EXERCISE BRIEF:
Put every line of the records below into a Markdown table with the columns Row and Line, numbering the rows in order and leaving out blank lines.
## start
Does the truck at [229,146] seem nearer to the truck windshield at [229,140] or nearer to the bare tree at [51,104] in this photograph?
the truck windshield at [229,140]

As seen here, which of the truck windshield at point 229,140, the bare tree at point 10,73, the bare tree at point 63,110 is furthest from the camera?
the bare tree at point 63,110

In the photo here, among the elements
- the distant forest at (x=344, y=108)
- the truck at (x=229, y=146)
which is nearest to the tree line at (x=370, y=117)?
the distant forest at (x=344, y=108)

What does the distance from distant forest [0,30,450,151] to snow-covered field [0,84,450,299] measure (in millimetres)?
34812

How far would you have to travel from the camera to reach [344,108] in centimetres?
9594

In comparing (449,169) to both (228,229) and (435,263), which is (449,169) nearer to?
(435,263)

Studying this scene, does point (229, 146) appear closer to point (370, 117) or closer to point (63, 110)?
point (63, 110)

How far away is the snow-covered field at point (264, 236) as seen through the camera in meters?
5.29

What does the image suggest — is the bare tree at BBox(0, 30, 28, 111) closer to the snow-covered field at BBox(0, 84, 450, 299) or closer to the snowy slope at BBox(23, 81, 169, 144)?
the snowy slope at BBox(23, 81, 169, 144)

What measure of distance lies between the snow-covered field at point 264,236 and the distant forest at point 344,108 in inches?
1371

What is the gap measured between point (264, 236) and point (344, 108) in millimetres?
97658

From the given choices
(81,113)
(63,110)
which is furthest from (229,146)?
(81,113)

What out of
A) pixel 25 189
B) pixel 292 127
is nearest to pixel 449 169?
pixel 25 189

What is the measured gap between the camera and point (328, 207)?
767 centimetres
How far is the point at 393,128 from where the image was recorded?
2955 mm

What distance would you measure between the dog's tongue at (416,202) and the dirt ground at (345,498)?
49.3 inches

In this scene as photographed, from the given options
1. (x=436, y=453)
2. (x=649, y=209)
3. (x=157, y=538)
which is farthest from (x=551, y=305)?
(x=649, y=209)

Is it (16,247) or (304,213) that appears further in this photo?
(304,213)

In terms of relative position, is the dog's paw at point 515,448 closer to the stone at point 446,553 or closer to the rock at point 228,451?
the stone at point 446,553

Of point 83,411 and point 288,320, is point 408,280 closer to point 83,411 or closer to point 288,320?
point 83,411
## end
COMPLETE OUTPUT:
| Row | Line |
|---|---|
| 1 | Does the truck at [229,146] seem nearer to the truck windshield at [229,140] or nearer to the bare tree at [51,104] in this photograph? |
| 2 | the truck windshield at [229,140] |
| 3 | As seen here, which of the truck windshield at point 229,140, the bare tree at point 10,73, the bare tree at point 63,110 is furthest from the camera? |
| 4 | the bare tree at point 63,110 |
| 5 | In the photo here, among the elements |
| 6 | - the distant forest at (x=344, y=108) |
| 7 | - the truck at (x=229, y=146) |
| 8 | which is nearest to the tree line at (x=370, y=117)? |
| 9 | the distant forest at (x=344, y=108) |
| 10 | What does the distance from distant forest [0,30,450,151] to snow-covered field [0,84,450,299] measure (in millimetres)? |
| 11 | 34812 |
| 12 | How far would you have to travel from the camera to reach [344,108] in centimetres? |
| 13 | 9594 |
| 14 | In comparing (449,169) to both (228,229) and (435,263), which is (449,169) nearer to? |
| 15 | (435,263) |
| 16 | Studying this scene, does point (229, 146) appear closer to point (370, 117) or closer to point (63, 110)? |
| 17 | point (63, 110) |
| 18 | How far away is the snow-covered field at point (264, 236) as seen through the camera in meters? |
| 19 | 5.29 |
| 20 | What does the image suggest — is the bare tree at BBox(0, 30, 28, 111) closer to the snow-covered field at BBox(0, 84, 450, 299) or closer to the snowy slope at BBox(23, 81, 169, 144)? |
| 21 | the snowy slope at BBox(23, 81, 169, 144) |
| 22 | What measure of distance lies between the snow-covered field at point 264,236 and the distant forest at point 344,108 in inches? |
| 23 | 1371 |
| 24 | What is the gap measured between point (264, 236) and point (344, 108) in millimetres? |
| 25 | 97658 |
| 26 | From the given choices |
| 27 | (81,113) |
| 28 | (63,110) |
| 29 | which is furthest from (229,146)? |
| 30 | (81,113) |
| 31 | What out of |
| 32 | A) pixel 25 189 |
| 33 | B) pixel 292 127 |
| 34 | is nearest to pixel 449 169? |
| 35 | pixel 25 189 |
| 36 | What is the measured gap between the camera and point (328, 207)? |
| 37 | 767 centimetres |
| 38 | How far is the point at 393,128 from where the image was recorded? |
| 39 | 2955 mm |
| 40 | What distance would you measure between the dog's tongue at (416,202) and the dirt ground at (345,498)? |
| 41 | 49.3 inches |
| 42 | In this scene as photographed, from the given options |
| 43 | 1. (x=436, y=453) |
| 44 | 2. (x=649, y=209) |
| 45 | 3. (x=157, y=538) |
| 46 | which is farthest from (x=551, y=305)? |
| 47 | (x=649, y=209) |
| 48 | Is it (16,247) or (304,213) that appears further in this photo? |
| 49 | (304,213) |
| 50 | In terms of relative position, is the dog's paw at point 515,448 closer to the stone at point 446,553 or closer to the rock at point 228,451? |
| 51 | the stone at point 446,553 |
| 52 | Of point 83,411 and point 288,320, is point 408,280 closer to point 83,411 or closer to point 288,320? |
| 53 | point 83,411 |